(31) Olympia, Elis (Greece) - AR stater, c. 400-380 B.C., 12.08 g. (inv. 91.073).
Obverse: Eagle's head l., poplar leaf below.
Reverse: Thunderbolt with wings on one end and volutes on the other, the whole in olive wreath; : abbreviation for WALEIVN, an archaistic spelling for "of the Eleians."
Provenance: Spink and Son, 1972.
Bibliography: C. Seltman, The Temple Coins of Olympia (Cambridge 1921) 154.

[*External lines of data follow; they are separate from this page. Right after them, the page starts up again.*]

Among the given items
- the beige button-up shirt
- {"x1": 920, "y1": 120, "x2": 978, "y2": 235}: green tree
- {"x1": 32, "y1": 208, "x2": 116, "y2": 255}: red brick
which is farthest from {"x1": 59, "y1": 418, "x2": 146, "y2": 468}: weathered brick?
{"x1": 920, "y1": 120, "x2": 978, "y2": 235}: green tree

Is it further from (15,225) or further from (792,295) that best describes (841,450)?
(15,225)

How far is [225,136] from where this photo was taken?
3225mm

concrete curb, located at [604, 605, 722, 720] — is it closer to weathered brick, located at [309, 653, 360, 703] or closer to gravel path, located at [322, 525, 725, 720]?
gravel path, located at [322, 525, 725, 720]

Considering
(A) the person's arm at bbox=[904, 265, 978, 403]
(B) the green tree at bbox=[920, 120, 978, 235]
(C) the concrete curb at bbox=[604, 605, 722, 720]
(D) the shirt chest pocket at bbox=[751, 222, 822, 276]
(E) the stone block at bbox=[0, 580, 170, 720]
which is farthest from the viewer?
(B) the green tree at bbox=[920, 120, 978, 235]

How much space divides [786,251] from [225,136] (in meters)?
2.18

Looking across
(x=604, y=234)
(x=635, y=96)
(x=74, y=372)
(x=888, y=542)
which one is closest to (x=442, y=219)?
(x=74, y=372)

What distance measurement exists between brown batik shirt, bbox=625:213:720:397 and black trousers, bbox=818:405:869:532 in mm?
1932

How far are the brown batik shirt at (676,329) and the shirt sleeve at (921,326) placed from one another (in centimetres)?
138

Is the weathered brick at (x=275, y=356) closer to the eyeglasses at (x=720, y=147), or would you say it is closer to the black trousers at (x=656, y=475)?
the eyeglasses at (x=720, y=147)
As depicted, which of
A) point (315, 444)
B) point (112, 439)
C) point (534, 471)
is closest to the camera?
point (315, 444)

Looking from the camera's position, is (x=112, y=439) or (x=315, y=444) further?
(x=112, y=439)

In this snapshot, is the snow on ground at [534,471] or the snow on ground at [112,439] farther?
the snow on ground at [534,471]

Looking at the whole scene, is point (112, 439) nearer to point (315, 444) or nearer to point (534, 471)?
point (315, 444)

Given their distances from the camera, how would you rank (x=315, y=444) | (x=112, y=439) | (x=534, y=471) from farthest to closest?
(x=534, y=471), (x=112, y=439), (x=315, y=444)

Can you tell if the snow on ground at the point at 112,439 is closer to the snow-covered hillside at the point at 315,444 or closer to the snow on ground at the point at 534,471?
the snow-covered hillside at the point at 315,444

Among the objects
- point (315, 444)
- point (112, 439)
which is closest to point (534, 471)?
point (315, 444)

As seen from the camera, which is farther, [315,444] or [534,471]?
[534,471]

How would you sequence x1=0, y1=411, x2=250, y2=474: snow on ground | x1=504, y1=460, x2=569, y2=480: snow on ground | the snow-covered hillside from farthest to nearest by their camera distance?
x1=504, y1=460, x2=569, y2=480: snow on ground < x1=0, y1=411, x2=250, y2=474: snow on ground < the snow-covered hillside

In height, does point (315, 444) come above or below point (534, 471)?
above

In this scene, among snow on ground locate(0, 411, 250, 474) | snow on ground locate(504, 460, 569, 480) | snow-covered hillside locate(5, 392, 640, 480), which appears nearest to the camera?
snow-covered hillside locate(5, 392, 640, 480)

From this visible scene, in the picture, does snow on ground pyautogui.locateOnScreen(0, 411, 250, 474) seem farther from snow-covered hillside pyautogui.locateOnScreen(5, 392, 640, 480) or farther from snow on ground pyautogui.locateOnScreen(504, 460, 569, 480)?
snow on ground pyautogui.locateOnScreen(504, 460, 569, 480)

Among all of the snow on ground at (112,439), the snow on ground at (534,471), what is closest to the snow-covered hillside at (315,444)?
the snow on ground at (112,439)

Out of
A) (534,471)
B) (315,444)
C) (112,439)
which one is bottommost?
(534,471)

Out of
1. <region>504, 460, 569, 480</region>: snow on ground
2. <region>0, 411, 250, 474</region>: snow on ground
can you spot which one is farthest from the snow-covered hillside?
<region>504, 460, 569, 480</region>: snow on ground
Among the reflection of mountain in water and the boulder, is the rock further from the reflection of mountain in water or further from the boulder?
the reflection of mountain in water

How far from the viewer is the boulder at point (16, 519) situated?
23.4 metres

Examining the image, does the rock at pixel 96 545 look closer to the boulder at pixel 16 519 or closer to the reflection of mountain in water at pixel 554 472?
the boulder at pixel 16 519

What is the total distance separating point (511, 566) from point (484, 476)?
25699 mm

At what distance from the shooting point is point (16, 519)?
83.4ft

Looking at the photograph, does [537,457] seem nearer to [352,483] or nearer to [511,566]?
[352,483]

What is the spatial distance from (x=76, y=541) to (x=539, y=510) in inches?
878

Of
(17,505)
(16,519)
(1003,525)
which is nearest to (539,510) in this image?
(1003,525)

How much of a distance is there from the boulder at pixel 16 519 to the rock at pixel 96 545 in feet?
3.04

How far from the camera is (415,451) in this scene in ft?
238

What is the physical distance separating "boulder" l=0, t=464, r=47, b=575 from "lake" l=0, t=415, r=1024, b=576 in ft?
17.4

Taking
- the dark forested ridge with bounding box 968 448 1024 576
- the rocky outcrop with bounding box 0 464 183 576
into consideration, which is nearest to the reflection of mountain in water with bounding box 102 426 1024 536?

The city of Elis was founded in 471 B.C. as a result of the synoecism or merger of neighboring towns. Its importance as a mint in the Classical period stemmed from its control of the festival games at the sanctuary of Zeus and Hera at Olympia. From the time of its foundation until it became dependent upon Macedon at the end of the fourth century B.C., it issued a series of silver staters of high artistic quality that should probably be seen more as souvenirs of the festival than as the normal trade coinage of Elis. Two mints have been identified with this coinage, one under the charge of the Temple of Zeus issuing obverse types with attributes of Zeus and, from the end of the fifth century B.C., a second mint attached to the Temple of Hera producing coins with obverse types related to her (see no. 32).

The most common types for the staters of the fifth and early fourth centuries were a number of different versions of the primary symbols associated with Zeus, the eagle and the thunderbolt. The obverse of this coin depicts a magnificent eagle's head, and beneath it a poplar leaf. Although not legible on this coin, in other examples of this die the letters DA, possibly an artist's signature, are visible in the center of the leaf.